JERUSALEM, Israel -- Results of a survey released Thursday showed that 80 percent of Israeli Jews have a fundamental belief in God.
The survey, jointly conducted by the Israel Democracy Institute's Guttman Center for Surveys and the Avi Chai Foundation in 2009, was released following a detailed analysis of the responses by 2,800 Israelis, Ha'aretz reported.
The study showed that 70 percent of respondents believe the biblical designation of Jews as God's chosen people, while 65 percent said the Torah (the first five books of the Bible) and the commandments were given by God. Fifty-six percent of respondents said they believe in life after death.
Less than half of those polled -- 46 percent -- call themselves secular, while only 22 percent identify themselves as Orthodox or ultra-Orthodox, with 32 percent defining themselves as traditional Jews. More than half of the respondents -- 55 percent -- believe in the coming of the Messiah.
Eighty-five percent believe in traditional observance of the Jewish holidays, and 70 percent said they generally followed the commandment to refrain from eating leaven during Passover.

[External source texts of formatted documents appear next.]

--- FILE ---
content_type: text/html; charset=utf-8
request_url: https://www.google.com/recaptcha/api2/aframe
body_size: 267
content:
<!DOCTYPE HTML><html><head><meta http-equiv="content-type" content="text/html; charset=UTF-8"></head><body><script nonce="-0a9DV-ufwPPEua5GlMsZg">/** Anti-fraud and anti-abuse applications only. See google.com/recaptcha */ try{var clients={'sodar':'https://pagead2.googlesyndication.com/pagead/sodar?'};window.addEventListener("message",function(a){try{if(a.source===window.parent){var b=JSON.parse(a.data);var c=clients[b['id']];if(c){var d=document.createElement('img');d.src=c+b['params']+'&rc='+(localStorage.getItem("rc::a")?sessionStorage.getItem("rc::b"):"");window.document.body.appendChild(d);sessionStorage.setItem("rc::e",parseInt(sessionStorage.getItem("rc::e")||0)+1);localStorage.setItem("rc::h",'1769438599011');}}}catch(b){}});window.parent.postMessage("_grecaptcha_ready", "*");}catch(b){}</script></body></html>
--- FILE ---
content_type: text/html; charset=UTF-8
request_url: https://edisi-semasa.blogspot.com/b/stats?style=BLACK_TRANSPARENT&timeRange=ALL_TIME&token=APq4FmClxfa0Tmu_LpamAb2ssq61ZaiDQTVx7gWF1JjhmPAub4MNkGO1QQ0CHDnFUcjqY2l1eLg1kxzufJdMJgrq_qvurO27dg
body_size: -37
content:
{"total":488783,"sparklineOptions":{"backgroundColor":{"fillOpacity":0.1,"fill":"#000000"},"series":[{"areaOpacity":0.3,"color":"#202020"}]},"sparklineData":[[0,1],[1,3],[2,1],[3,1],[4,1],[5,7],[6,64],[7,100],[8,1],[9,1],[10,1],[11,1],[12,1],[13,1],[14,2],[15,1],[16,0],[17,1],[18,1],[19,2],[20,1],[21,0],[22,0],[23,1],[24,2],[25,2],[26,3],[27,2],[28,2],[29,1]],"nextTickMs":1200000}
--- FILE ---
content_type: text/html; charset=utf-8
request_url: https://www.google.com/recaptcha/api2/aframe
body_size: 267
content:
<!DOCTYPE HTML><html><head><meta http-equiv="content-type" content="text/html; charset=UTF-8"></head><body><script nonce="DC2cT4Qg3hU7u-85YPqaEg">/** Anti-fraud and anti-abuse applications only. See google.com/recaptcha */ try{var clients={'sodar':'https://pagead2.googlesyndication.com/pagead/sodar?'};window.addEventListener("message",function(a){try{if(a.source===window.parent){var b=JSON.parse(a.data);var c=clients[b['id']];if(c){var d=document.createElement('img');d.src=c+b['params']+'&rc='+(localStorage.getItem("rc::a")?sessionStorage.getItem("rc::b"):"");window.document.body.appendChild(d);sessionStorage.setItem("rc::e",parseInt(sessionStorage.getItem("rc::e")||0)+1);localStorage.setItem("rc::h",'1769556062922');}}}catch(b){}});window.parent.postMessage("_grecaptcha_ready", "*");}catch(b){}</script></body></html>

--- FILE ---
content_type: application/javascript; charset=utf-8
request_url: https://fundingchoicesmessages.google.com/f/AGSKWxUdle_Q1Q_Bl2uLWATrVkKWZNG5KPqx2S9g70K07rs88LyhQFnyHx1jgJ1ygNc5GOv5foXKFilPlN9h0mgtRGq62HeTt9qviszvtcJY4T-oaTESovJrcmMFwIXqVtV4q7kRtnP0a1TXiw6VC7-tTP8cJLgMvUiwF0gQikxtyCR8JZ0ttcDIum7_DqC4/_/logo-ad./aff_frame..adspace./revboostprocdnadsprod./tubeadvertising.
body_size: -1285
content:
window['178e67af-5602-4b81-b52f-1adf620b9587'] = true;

Half of the respondents said civil marriage should be introduced in the Jewish state, while 61 percent favored ensuring that public life is conducted according to Jewish tradition.
Fifty-eight percent would like shopping centers open on Shabbat (the Sabbath, from sundown Friday through sundown Saturday) and 68 percent want restaurants, cafes and movie theaters to be open on Saturday.
Ha'aretz contributed to this report.